Each entry in the plot shows an interval, e.g. N1 in tangle 0 depicts \([4,5]\).

When interpreting the results, keep in mind that the rating scale of the negatively keyed statements N2 and N4 is reversed. Here is a look-up table for the N statements:

N1

N2

N3

N4

N5

N6

N7

N8

N9

N10

I get stressed out easily.

I am relaxed most of the time.

I worry about things.

I seldom feel blue.

I am easily disturbed.

I get upset easily.

I change my mood a lot.

I have frequent mood swings.

I get irritated easily.

I often feel blue.

We can recognize three groups of tangles:

  1. Tangles 5, 6: These tangles don’t consist of intervals, but of a single value for each statement. Interestingly, moderate ratings are the most common way to rate the N statements.

  2. Tangles 2, 3: We see two typical types of participants that don’t have a neurotic tendency.

    • Tangle 2 is straightforward. All statements get a low rating.

    • Tangle 3 represents participants that don’t have typical neurotic character traits, but feel blue from time to time.

  3. Tangles 0, 1, 4: We see the two most typical ways of how participants with a neurotic tendency rate the statements.

    • Tangle 4 is straightforward.

    • Tangle 1 represents participants that are neurotic, but don’t necessarily worry to much about things.

    • Tangle 0 is similar, but additionally this facet captures participants that feel blue less often than most participants with a neurotic tendency.

Note a strange detail concerning tangle 0: While ¬N4 has a low to medium rating, N10, which can be see as an equivalent of ¬N4, has a medium to high rating.

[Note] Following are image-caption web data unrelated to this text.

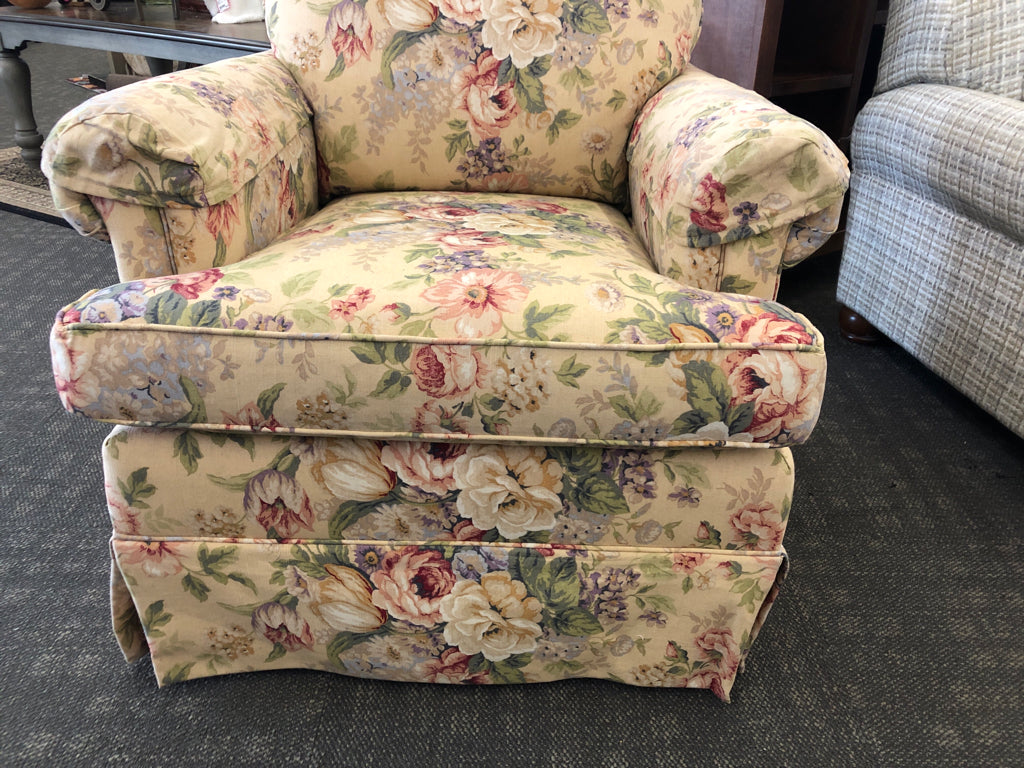 FLORAL SWIVEL ROCKER.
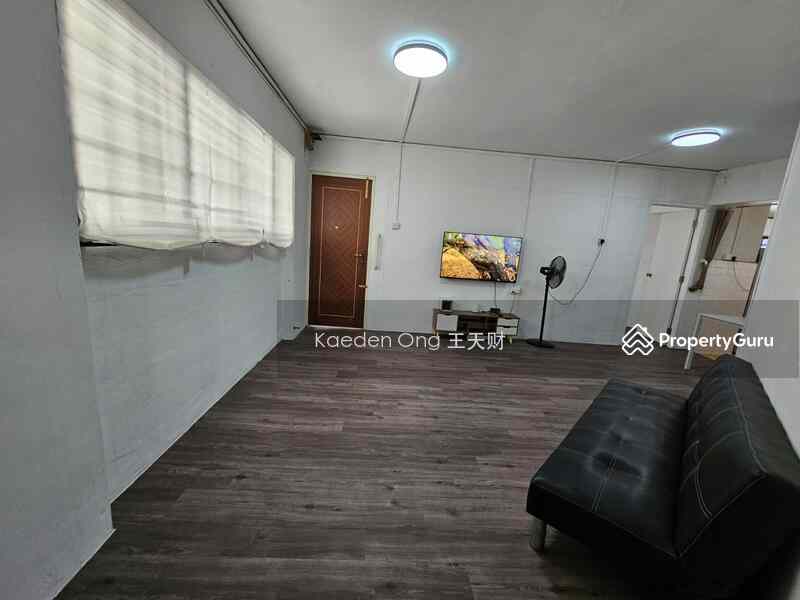 Prop-GPT: HDB Flat: D19  102 Hougang Avenue 1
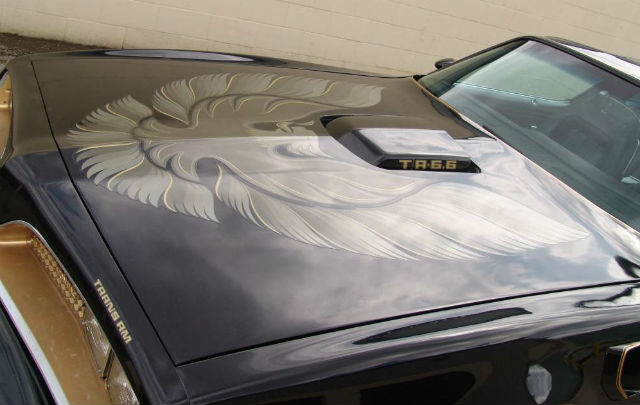 Bintang “Smokey And The Bandit” Dijual  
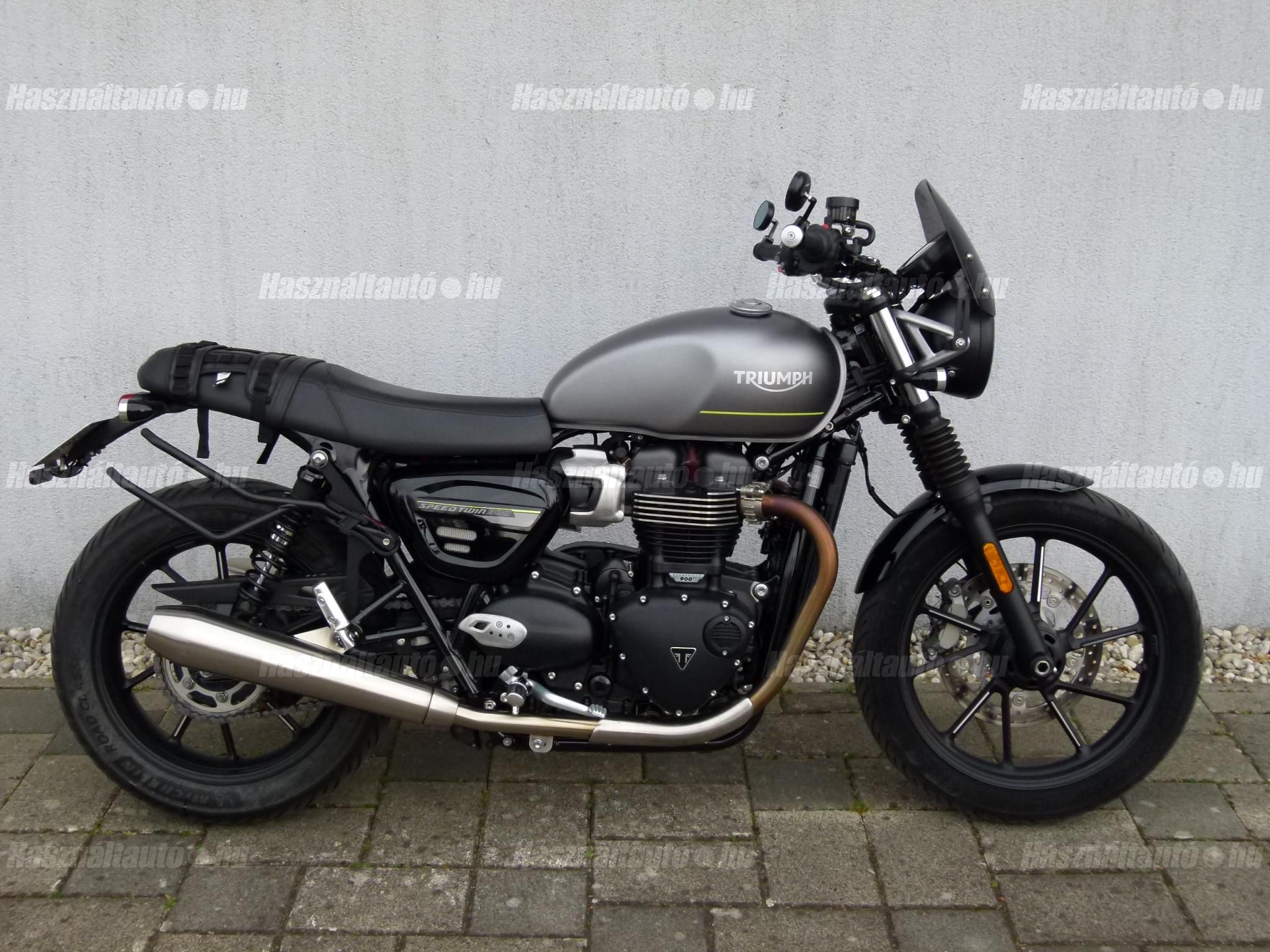 TRIUMPH SPEED TWIN 2023/1 - 1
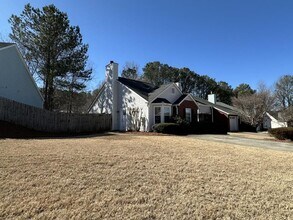 2639 Laurel Ln NW in Kennesaw, GA - Foto de edificio - Building Photo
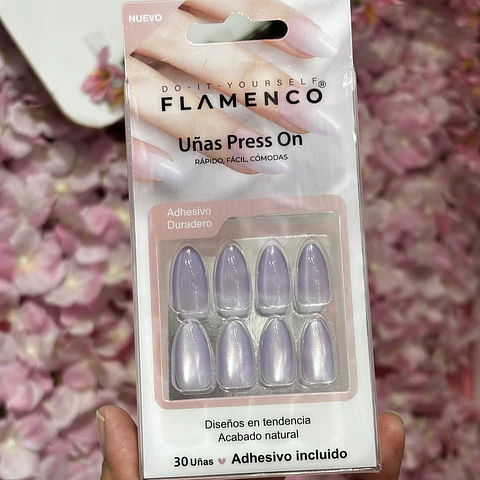 uñas press on lilas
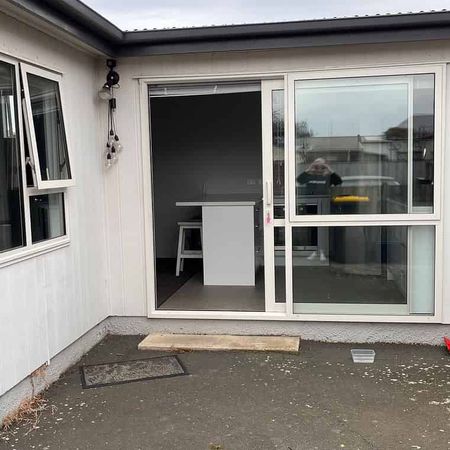 Ready for new tenant/s - Photo 3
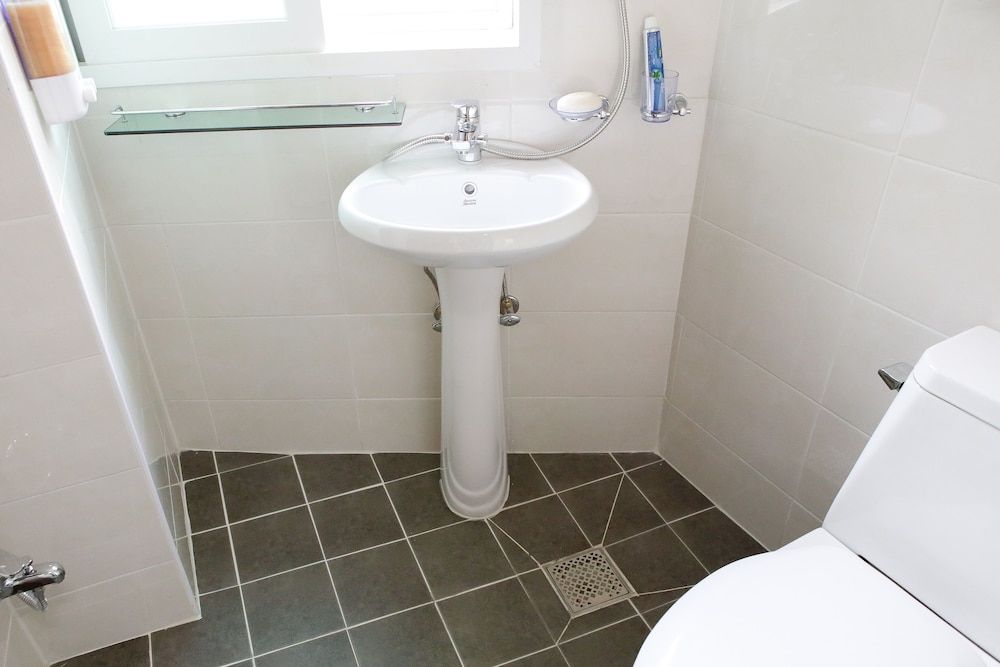 Dream Guest House Family Room (4-person) 6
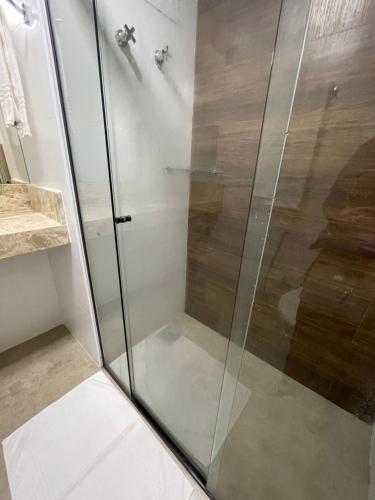 巴西利亚MIX APART Hotel的浴室里设有玻璃门淋浴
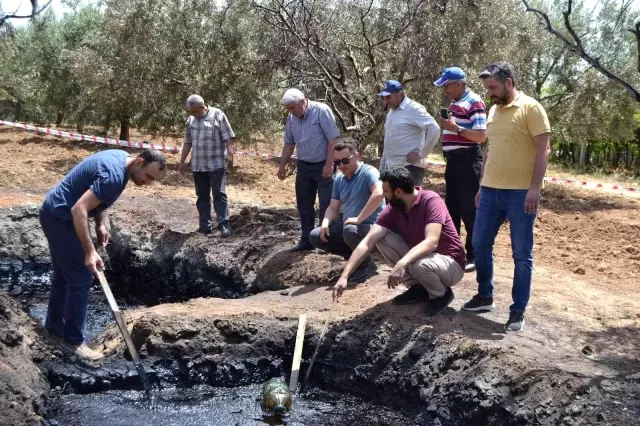 TPAO, Manisa'da bir bahçedeki kuyudan akan petrole benzer siyah sıvıdan numune aldı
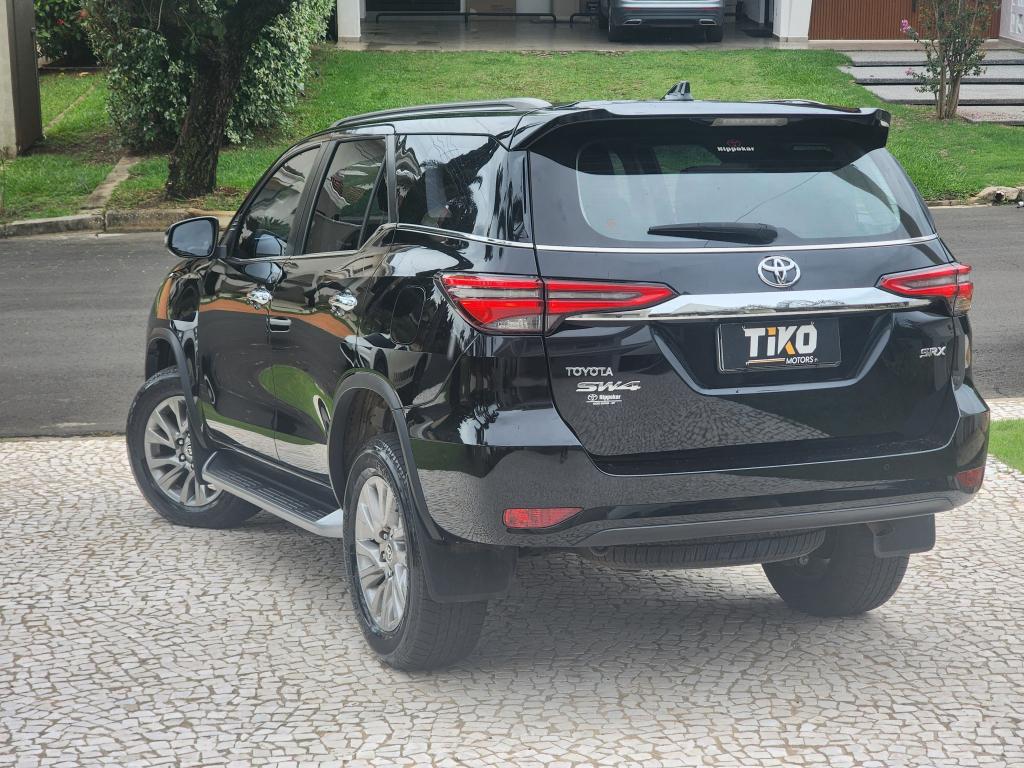 TOYOTA Hilux SW4 - Foto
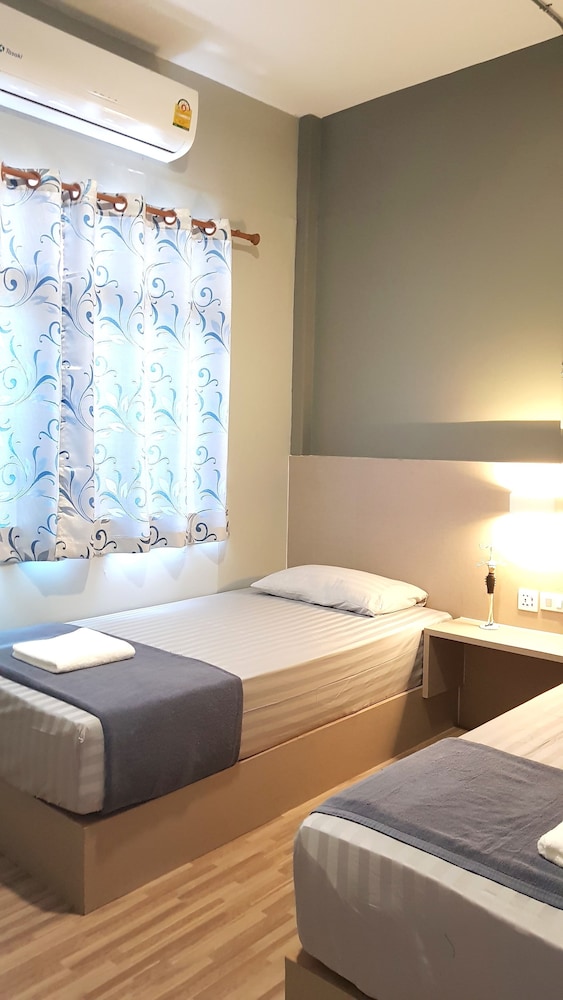 Twin Room with Shared Bathroom - AC photo 2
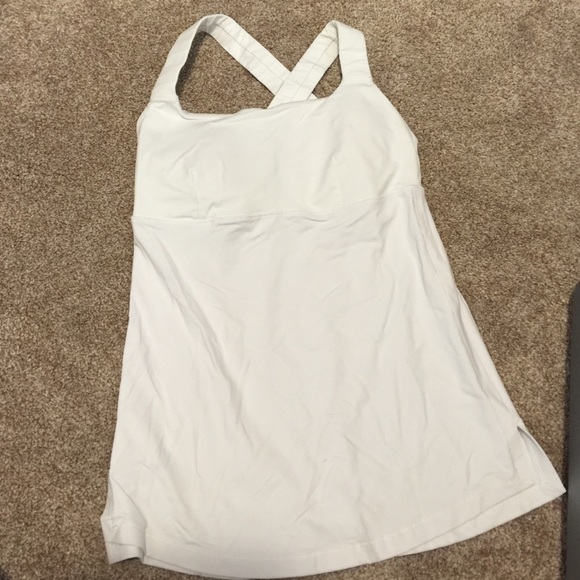 LuLuLemon white tank w/built in bra!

It may be interesting to investigate further into the relation of ¬N4 and N10 ratings!

Finally, two notes on this result:

  • The choice of feature order has a great influence on the results. Playing around with different feature orders is a nice way to get a feeling for the data and to better understand the tangle search process.

  • Moreover, to get a valuable interpretation we choose a specific viewpoint on our data, namely, we only have a look at the N statements. Our experiments showed that if we instead look at the statements of one of the other four factors, the interval tangles may not reveal as much structural information as they do for N. The same holds if we consider all 50 statements at once: Firstly, interpretation is difficult because the large number of intervals can be overwhelming, and secondly, the vast majority of the found interval tangles differs just slightly, which makes most tangles uninteresting.

We encourage the user to play around with the setup of the tangle search to find other fruitful viewpoints on the data.